The disease has killed 20 people and decimated poultry flocks in South East Asia, but has left South Asia relatively unscathed.
Pakistan was hit by a less serious version of the avian flu in December but Islamabad claims this has now been totally eradicated.
Bhattacharya, who operates a federal agriculture ministry helpline and takes queries from people in northern India on the avian flu daily, said the number of callers was dropping off.
"It's difficult to specify the number of calls we used to get but there has been a reduction in the numbers. The queries used to be about how to cook chicken, are eggs safe, etc.
"We even got calls from some foreign embassies asking whether it was alright to eat chicken."
According to the Poultry Federation of India (PFI), a traders' association, India produces 1.4 billion chickens a year or about 27 million a week, of which 95 percent are traded live.

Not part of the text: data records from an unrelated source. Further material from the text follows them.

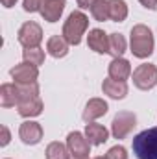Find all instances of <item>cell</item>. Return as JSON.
Segmentation results:
<instances>
[{
  "instance_id": "1f68e13d",
  "label": "cell",
  "mask_w": 157,
  "mask_h": 159,
  "mask_svg": "<svg viewBox=\"0 0 157 159\" xmlns=\"http://www.w3.org/2000/svg\"><path fill=\"white\" fill-rule=\"evenodd\" d=\"M76 2H78V0H76Z\"/></svg>"
},
{
  "instance_id": "7a4b0ae2",
  "label": "cell",
  "mask_w": 157,
  "mask_h": 159,
  "mask_svg": "<svg viewBox=\"0 0 157 159\" xmlns=\"http://www.w3.org/2000/svg\"><path fill=\"white\" fill-rule=\"evenodd\" d=\"M131 148L137 159H157V126L137 133Z\"/></svg>"
},
{
  "instance_id": "4fadbf2b",
  "label": "cell",
  "mask_w": 157,
  "mask_h": 159,
  "mask_svg": "<svg viewBox=\"0 0 157 159\" xmlns=\"http://www.w3.org/2000/svg\"><path fill=\"white\" fill-rule=\"evenodd\" d=\"M85 137L89 139V143L92 146H100L104 143H107L109 139V129L102 124H96V122H87L85 126Z\"/></svg>"
},
{
  "instance_id": "5b68a950",
  "label": "cell",
  "mask_w": 157,
  "mask_h": 159,
  "mask_svg": "<svg viewBox=\"0 0 157 159\" xmlns=\"http://www.w3.org/2000/svg\"><path fill=\"white\" fill-rule=\"evenodd\" d=\"M137 126V117L131 111H118L111 122V133L115 139H124Z\"/></svg>"
},
{
  "instance_id": "e0dca14e",
  "label": "cell",
  "mask_w": 157,
  "mask_h": 159,
  "mask_svg": "<svg viewBox=\"0 0 157 159\" xmlns=\"http://www.w3.org/2000/svg\"><path fill=\"white\" fill-rule=\"evenodd\" d=\"M46 50L52 57H65L69 54V43L63 35H52L46 43Z\"/></svg>"
},
{
  "instance_id": "6da1fadb",
  "label": "cell",
  "mask_w": 157,
  "mask_h": 159,
  "mask_svg": "<svg viewBox=\"0 0 157 159\" xmlns=\"http://www.w3.org/2000/svg\"><path fill=\"white\" fill-rule=\"evenodd\" d=\"M154 34L148 26L144 24H135L131 28V37H129V46L131 54L139 59H146L154 54Z\"/></svg>"
},
{
  "instance_id": "8fae6325",
  "label": "cell",
  "mask_w": 157,
  "mask_h": 159,
  "mask_svg": "<svg viewBox=\"0 0 157 159\" xmlns=\"http://www.w3.org/2000/svg\"><path fill=\"white\" fill-rule=\"evenodd\" d=\"M87 44L96 54H109V35L104 30H100V28H94V30L89 32Z\"/></svg>"
},
{
  "instance_id": "44dd1931",
  "label": "cell",
  "mask_w": 157,
  "mask_h": 159,
  "mask_svg": "<svg viewBox=\"0 0 157 159\" xmlns=\"http://www.w3.org/2000/svg\"><path fill=\"white\" fill-rule=\"evenodd\" d=\"M126 52V39L120 34H111L109 35V54L113 57H122Z\"/></svg>"
},
{
  "instance_id": "5bb4252c",
  "label": "cell",
  "mask_w": 157,
  "mask_h": 159,
  "mask_svg": "<svg viewBox=\"0 0 157 159\" xmlns=\"http://www.w3.org/2000/svg\"><path fill=\"white\" fill-rule=\"evenodd\" d=\"M107 72H109V78L118 80V81H126L131 76V65L124 57H113V61L107 67Z\"/></svg>"
},
{
  "instance_id": "f1b7e54d",
  "label": "cell",
  "mask_w": 157,
  "mask_h": 159,
  "mask_svg": "<svg viewBox=\"0 0 157 159\" xmlns=\"http://www.w3.org/2000/svg\"><path fill=\"white\" fill-rule=\"evenodd\" d=\"M0 2H2L4 7H13V6L17 4V0H0Z\"/></svg>"
},
{
  "instance_id": "d4e9b609",
  "label": "cell",
  "mask_w": 157,
  "mask_h": 159,
  "mask_svg": "<svg viewBox=\"0 0 157 159\" xmlns=\"http://www.w3.org/2000/svg\"><path fill=\"white\" fill-rule=\"evenodd\" d=\"M41 4H43V0H24L22 2V7L28 13H35V11L41 9Z\"/></svg>"
},
{
  "instance_id": "4dcf8cb0",
  "label": "cell",
  "mask_w": 157,
  "mask_h": 159,
  "mask_svg": "<svg viewBox=\"0 0 157 159\" xmlns=\"http://www.w3.org/2000/svg\"><path fill=\"white\" fill-rule=\"evenodd\" d=\"M74 159H89V157H74Z\"/></svg>"
},
{
  "instance_id": "277c9868",
  "label": "cell",
  "mask_w": 157,
  "mask_h": 159,
  "mask_svg": "<svg viewBox=\"0 0 157 159\" xmlns=\"http://www.w3.org/2000/svg\"><path fill=\"white\" fill-rule=\"evenodd\" d=\"M133 85L141 91H150L157 85V67L154 63H142L133 70Z\"/></svg>"
},
{
  "instance_id": "3957f363",
  "label": "cell",
  "mask_w": 157,
  "mask_h": 159,
  "mask_svg": "<svg viewBox=\"0 0 157 159\" xmlns=\"http://www.w3.org/2000/svg\"><path fill=\"white\" fill-rule=\"evenodd\" d=\"M87 28H89V17L83 11H72L69 15V19L65 20V24H63V34L61 35L67 39L69 44L78 46L81 43L83 34L87 32Z\"/></svg>"
},
{
  "instance_id": "f546056e",
  "label": "cell",
  "mask_w": 157,
  "mask_h": 159,
  "mask_svg": "<svg viewBox=\"0 0 157 159\" xmlns=\"http://www.w3.org/2000/svg\"><path fill=\"white\" fill-rule=\"evenodd\" d=\"M94 159H107V157H104V156H98V157H94Z\"/></svg>"
},
{
  "instance_id": "cb8c5ba5",
  "label": "cell",
  "mask_w": 157,
  "mask_h": 159,
  "mask_svg": "<svg viewBox=\"0 0 157 159\" xmlns=\"http://www.w3.org/2000/svg\"><path fill=\"white\" fill-rule=\"evenodd\" d=\"M107 159H128V150L122 146V144H117L113 148H109V152L105 154Z\"/></svg>"
},
{
  "instance_id": "ba28073f",
  "label": "cell",
  "mask_w": 157,
  "mask_h": 159,
  "mask_svg": "<svg viewBox=\"0 0 157 159\" xmlns=\"http://www.w3.org/2000/svg\"><path fill=\"white\" fill-rule=\"evenodd\" d=\"M67 146L70 150V156L74 157H89L91 154V143L79 131H70L67 135Z\"/></svg>"
},
{
  "instance_id": "2e32d148",
  "label": "cell",
  "mask_w": 157,
  "mask_h": 159,
  "mask_svg": "<svg viewBox=\"0 0 157 159\" xmlns=\"http://www.w3.org/2000/svg\"><path fill=\"white\" fill-rule=\"evenodd\" d=\"M102 91H104V94H107L109 98L122 100V98H126V94H128V83H126V81L113 80V78H105L102 81Z\"/></svg>"
},
{
  "instance_id": "83f0119b",
  "label": "cell",
  "mask_w": 157,
  "mask_h": 159,
  "mask_svg": "<svg viewBox=\"0 0 157 159\" xmlns=\"http://www.w3.org/2000/svg\"><path fill=\"white\" fill-rule=\"evenodd\" d=\"M139 2H141L146 9H152V11L157 9V0H139Z\"/></svg>"
},
{
  "instance_id": "603a6c76",
  "label": "cell",
  "mask_w": 157,
  "mask_h": 159,
  "mask_svg": "<svg viewBox=\"0 0 157 159\" xmlns=\"http://www.w3.org/2000/svg\"><path fill=\"white\" fill-rule=\"evenodd\" d=\"M89 11H91V15H92L94 20L104 22V20L109 19V2H107V0H100V2H96Z\"/></svg>"
},
{
  "instance_id": "d6986e66",
  "label": "cell",
  "mask_w": 157,
  "mask_h": 159,
  "mask_svg": "<svg viewBox=\"0 0 157 159\" xmlns=\"http://www.w3.org/2000/svg\"><path fill=\"white\" fill-rule=\"evenodd\" d=\"M109 2V19L113 22H124L128 17V4L124 0H107Z\"/></svg>"
},
{
  "instance_id": "8992f818",
  "label": "cell",
  "mask_w": 157,
  "mask_h": 159,
  "mask_svg": "<svg viewBox=\"0 0 157 159\" xmlns=\"http://www.w3.org/2000/svg\"><path fill=\"white\" fill-rule=\"evenodd\" d=\"M17 39L24 48H37L41 44V41H43V28L37 22L28 20L20 26V30L17 34Z\"/></svg>"
},
{
  "instance_id": "ac0fdd59",
  "label": "cell",
  "mask_w": 157,
  "mask_h": 159,
  "mask_svg": "<svg viewBox=\"0 0 157 159\" xmlns=\"http://www.w3.org/2000/svg\"><path fill=\"white\" fill-rule=\"evenodd\" d=\"M19 102V91L15 83H4L0 87V106L2 107H13Z\"/></svg>"
},
{
  "instance_id": "ffe728a7",
  "label": "cell",
  "mask_w": 157,
  "mask_h": 159,
  "mask_svg": "<svg viewBox=\"0 0 157 159\" xmlns=\"http://www.w3.org/2000/svg\"><path fill=\"white\" fill-rule=\"evenodd\" d=\"M46 159H70V150L59 141H54L46 146Z\"/></svg>"
},
{
  "instance_id": "52a82bcc",
  "label": "cell",
  "mask_w": 157,
  "mask_h": 159,
  "mask_svg": "<svg viewBox=\"0 0 157 159\" xmlns=\"http://www.w3.org/2000/svg\"><path fill=\"white\" fill-rule=\"evenodd\" d=\"M9 74H11V78H13V83H17V85H32V83H37L39 67L22 61V63L15 65V67L9 70Z\"/></svg>"
},
{
  "instance_id": "30bf717a",
  "label": "cell",
  "mask_w": 157,
  "mask_h": 159,
  "mask_svg": "<svg viewBox=\"0 0 157 159\" xmlns=\"http://www.w3.org/2000/svg\"><path fill=\"white\" fill-rule=\"evenodd\" d=\"M65 11V0H43L41 4V17L46 22H57Z\"/></svg>"
},
{
  "instance_id": "7402d4cb",
  "label": "cell",
  "mask_w": 157,
  "mask_h": 159,
  "mask_svg": "<svg viewBox=\"0 0 157 159\" xmlns=\"http://www.w3.org/2000/svg\"><path fill=\"white\" fill-rule=\"evenodd\" d=\"M22 57H24L26 63H32V65H35V67H41V65L44 63V50L39 48V46H37V48H24Z\"/></svg>"
},
{
  "instance_id": "4316f807",
  "label": "cell",
  "mask_w": 157,
  "mask_h": 159,
  "mask_svg": "<svg viewBox=\"0 0 157 159\" xmlns=\"http://www.w3.org/2000/svg\"><path fill=\"white\" fill-rule=\"evenodd\" d=\"M96 2H100V0H78V6L81 9H91Z\"/></svg>"
},
{
  "instance_id": "9c48e42d",
  "label": "cell",
  "mask_w": 157,
  "mask_h": 159,
  "mask_svg": "<svg viewBox=\"0 0 157 159\" xmlns=\"http://www.w3.org/2000/svg\"><path fill=\"white\" fill-rule=\"evenodd\" d=\"M19 137L24 144H39L41 139H43V126L39 122H34V120H26L20 124L19 128Z\"/></svg>"
},
{
  "instance_id": "484cf974",
  "label": "cell",
  "mask_w": 157,
  "mask_h": 159,
  "mask_svg": "<svg viewBox=\"0 0 157 159\" xmlns=\"http://www.w3.org/2000/svg\"><path fill=\"white\" fill-rule=\"evenodd\" d=\"M0 129H2V141H0V146H7V143H9V139H11L9 129H7V126H2Z\"/></svg>"
},
{
  "instance_id": "7c38bea8",
  "label": "cell",
  "mask_w": 157,
  "mask_h": 159,
  "mask_svg": "<svg viewBox=\"0 0 157 159\" xmlns=\"http://www.w3.org/2000/svg\"><path fill=\"white\" fill-rule=\"evenodd\" d=\"M107 109H109V106H107V102H105L104 98H91V100L87 102V106H85L81 117H83L85 122H94L96 119L104 117V115L107 113Z\"/></svg>"
},
{
  "instance_id": "9a60e30c",
  "label": "cell",
  "mask_w": 157,
  "mask_h": 159,
  "mask_svg": "<svg viewBox=\"0 0 157 159\" xmlns=\"http://www.w3.org/2000/svg\"><path fill=\"white\" fill-rule=\"evenodd\" d=\"M15 107H17L19 115H20V117H24V119L39 117L41 113H43V100H41V96L28 98V100H20Z\"/></svg>"
}]
</instances>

The seven billion dollar industry provides employment to about four million people, a majority of whom are small farmers, the PFI said.
Despite the slump in the domestic market, Indian poultry exports to the United Arab Emirates and Kuwait had been steady, with India capturing a new market in Iraq recently, Bhattacharya said.
Health officials from seven South Asian nations meeting in New Delhi Monday said the region was free of bird flu and called for a blanket ban on the import of poultry products.
Butchers in New Delhi said locals were beginning to buy chicken again.
"Last week, we had zero sales but now we sell about 25 birds a day," said Mohammed Sadiq, owner of the National Meat Shop in New Delhi's Gole Market area.
In December, Sadiq boasted of sales of 100 birds a day, priced at 80 rupees (US$1.7) a kilogram (2.2 pounds). Now a kilogram costs between 30 rupees and 50 rupees, he said.
Mohammed Khalid, who owns the Mustafa Chicken shop in a south Delhi market, said, however, that supplies to restuarants, hotels and for large functions had "yet to pick up."
Shabbir Ahmad Khan, vice president of the PFI, said the avian flu scare had "caused losses to the tune of five billion rupees (US$110 million) in the past 15 days," across India.
"We don't have bird flu here but rumours and news reports have affected sales. What people don't realise is that if there was chicken flu here birds would have died," he said.
"Instead there are plenty of live birds in the market."